Zwar bin ich auch ab und zu gestorben, doch auch nur weil ich verpasst hatte bei einigen Attacken rechtzeitig auszuweichen. Etwas nervig empfand ich das Respwanen aller Gegner, wenn ich nach meiner Stadttour durchs Portal zurückkehrte. Während die kleinen Mobs kein Problem darstellten, mussten auch bereits erledigte Bosse komplett von Neu erledigt werden, selbst wenn sogar noch deren Loot drum herum verstreut lag. Ich halte diese Spielverhalten für einen Bug und hoffe, dass dieser bald beseitigt wird, ansonsten solltet ihr vor einem Boss eurer Inventar leeren. 

Ein weiterer Kritikpunkt ist die Item-Vielfalt. Die Gegenstände fühlen sich nicht wirklich wie Verbesserungen für meinen Charakter an. Gelegentlich habe ich aus Spaß am Crafting-System Zeit damit verbracht, meine Items aufzuwerten, aber ich bezweifle, dass dies in der Kampagne unbedingt notwendig war. Ich hätte mir gewünscht, dass Last Epoch mir mehr spannende Items und vor allem eine größere Vielfalt auch im Design beschert hätte. 

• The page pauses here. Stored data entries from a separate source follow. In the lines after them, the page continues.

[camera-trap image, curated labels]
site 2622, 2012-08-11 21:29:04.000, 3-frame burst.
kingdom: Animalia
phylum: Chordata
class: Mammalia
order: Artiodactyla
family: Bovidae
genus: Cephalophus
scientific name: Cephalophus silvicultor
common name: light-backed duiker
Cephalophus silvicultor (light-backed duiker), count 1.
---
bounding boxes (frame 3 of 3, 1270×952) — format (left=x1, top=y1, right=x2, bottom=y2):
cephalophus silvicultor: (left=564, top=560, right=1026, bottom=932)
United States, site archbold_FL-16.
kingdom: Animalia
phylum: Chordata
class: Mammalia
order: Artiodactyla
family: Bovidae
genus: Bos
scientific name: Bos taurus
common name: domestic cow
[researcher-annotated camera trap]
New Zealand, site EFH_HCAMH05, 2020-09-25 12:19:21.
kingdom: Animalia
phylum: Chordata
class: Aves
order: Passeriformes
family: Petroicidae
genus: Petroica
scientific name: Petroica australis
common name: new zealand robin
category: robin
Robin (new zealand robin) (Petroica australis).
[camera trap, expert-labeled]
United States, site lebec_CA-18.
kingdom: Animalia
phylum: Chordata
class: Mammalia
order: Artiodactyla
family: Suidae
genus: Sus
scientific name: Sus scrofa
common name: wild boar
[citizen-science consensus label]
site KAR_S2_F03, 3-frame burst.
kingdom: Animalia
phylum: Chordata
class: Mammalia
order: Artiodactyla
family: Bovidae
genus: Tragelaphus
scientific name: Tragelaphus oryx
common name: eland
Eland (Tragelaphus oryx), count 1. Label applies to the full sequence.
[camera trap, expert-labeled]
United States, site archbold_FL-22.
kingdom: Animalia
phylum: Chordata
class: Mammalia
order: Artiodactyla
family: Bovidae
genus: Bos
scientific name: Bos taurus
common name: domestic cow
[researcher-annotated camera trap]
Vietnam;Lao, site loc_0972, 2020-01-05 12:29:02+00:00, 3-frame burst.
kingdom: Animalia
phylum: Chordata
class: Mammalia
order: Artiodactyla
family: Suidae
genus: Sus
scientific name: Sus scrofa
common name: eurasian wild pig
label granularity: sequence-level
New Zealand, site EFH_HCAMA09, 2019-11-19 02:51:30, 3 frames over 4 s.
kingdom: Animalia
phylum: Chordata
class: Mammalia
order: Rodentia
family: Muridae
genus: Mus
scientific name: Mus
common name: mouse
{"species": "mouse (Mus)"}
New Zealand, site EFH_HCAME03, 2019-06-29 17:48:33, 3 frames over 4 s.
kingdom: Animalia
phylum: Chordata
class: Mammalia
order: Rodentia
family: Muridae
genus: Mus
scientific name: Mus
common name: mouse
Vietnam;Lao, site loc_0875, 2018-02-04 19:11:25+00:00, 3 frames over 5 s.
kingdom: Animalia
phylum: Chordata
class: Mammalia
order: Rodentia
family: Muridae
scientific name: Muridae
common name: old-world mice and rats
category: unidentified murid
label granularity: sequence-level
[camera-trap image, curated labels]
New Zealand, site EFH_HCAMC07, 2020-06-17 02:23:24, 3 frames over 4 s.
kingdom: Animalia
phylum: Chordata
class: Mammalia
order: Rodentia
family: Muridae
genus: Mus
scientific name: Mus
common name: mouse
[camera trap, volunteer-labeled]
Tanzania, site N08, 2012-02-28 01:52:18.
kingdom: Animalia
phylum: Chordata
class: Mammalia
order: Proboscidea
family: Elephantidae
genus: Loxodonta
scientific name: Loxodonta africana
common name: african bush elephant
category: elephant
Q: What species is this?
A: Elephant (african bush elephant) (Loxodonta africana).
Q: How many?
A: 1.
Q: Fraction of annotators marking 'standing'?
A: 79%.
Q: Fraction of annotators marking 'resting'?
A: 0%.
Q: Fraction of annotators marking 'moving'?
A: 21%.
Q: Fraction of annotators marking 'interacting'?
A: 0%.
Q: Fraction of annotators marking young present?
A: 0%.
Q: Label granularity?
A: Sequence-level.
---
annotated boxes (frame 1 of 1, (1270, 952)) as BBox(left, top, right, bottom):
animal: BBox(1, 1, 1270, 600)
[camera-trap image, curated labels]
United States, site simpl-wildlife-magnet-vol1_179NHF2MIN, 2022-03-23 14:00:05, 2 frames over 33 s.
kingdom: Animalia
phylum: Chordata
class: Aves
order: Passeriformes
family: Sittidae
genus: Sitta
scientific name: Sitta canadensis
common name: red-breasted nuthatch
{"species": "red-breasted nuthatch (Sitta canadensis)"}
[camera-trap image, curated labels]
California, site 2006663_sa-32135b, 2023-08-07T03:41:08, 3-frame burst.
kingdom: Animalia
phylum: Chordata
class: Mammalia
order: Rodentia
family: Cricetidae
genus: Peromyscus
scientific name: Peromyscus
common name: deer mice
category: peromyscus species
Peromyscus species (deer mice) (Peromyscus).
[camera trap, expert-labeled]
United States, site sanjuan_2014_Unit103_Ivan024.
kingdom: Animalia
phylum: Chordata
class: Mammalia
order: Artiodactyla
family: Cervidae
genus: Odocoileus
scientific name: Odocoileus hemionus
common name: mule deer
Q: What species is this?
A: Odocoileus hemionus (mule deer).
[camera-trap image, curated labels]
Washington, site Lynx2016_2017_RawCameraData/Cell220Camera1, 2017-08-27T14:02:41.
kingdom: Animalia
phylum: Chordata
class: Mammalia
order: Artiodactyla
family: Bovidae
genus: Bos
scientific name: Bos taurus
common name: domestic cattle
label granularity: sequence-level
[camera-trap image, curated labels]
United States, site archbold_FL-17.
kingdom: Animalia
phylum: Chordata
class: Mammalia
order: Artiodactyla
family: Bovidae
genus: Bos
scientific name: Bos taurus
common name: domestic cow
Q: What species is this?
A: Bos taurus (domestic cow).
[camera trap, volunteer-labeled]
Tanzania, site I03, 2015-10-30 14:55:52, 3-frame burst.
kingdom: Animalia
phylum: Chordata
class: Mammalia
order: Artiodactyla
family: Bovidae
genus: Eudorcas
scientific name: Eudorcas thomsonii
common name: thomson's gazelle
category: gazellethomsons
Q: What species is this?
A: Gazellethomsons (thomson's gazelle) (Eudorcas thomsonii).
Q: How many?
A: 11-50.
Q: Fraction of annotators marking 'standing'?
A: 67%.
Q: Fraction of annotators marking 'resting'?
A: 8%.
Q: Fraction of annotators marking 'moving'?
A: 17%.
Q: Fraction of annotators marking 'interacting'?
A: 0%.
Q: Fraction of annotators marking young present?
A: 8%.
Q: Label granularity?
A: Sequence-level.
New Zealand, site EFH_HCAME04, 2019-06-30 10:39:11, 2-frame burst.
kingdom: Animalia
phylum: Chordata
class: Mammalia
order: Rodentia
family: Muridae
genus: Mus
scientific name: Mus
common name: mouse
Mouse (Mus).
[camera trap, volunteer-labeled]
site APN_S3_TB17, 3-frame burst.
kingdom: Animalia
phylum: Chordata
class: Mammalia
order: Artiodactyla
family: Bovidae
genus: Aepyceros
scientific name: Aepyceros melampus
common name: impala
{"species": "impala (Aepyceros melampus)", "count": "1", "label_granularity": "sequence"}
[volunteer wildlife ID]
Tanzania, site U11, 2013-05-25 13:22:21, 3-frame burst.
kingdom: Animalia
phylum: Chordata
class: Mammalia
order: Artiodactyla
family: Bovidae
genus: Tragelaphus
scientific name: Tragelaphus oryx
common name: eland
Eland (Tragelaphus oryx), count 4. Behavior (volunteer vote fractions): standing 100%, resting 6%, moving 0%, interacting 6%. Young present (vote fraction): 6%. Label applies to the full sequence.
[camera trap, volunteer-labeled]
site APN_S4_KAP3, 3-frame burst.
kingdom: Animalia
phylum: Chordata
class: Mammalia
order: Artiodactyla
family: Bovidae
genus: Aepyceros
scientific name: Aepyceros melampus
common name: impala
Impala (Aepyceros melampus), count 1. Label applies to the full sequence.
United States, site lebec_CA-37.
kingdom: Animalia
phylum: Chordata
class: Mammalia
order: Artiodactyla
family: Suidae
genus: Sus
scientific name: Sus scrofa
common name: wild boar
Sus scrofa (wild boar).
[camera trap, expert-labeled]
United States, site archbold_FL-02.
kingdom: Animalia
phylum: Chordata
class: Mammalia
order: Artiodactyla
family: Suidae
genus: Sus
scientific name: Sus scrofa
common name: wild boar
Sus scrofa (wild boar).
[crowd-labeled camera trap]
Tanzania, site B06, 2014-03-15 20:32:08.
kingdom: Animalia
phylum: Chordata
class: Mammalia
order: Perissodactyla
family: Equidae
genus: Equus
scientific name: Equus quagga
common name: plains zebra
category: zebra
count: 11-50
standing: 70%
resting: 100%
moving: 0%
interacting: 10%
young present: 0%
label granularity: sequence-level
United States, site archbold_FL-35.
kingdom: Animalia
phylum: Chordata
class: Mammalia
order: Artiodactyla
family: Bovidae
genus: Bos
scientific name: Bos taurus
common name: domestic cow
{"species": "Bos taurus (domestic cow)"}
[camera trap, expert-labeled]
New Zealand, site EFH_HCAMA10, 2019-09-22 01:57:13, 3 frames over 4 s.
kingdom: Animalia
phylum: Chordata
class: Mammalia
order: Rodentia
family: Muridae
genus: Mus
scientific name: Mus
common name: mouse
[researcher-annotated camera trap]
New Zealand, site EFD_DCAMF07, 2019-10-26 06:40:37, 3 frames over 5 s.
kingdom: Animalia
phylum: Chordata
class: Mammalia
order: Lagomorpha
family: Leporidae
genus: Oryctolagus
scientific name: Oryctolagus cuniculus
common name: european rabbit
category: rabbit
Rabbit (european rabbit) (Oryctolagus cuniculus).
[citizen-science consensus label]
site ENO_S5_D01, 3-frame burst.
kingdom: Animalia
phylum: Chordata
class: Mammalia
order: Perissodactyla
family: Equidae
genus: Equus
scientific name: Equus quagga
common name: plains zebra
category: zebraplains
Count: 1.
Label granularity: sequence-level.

Tja, zum Endgame kann ich euch tatsächlich nichts sagen, da ich nach knapp 40 Spielstunden immer noch mit den unterschiedlichen Klassen und deren Unterklassen beschäftigt bin. Zumindest kann ich euch sagen, dass diese sich tatsächlich alle unterschiedlich spielen und dank dem Fortschrittssystem spannend und vielfältig ausgebaut werden können.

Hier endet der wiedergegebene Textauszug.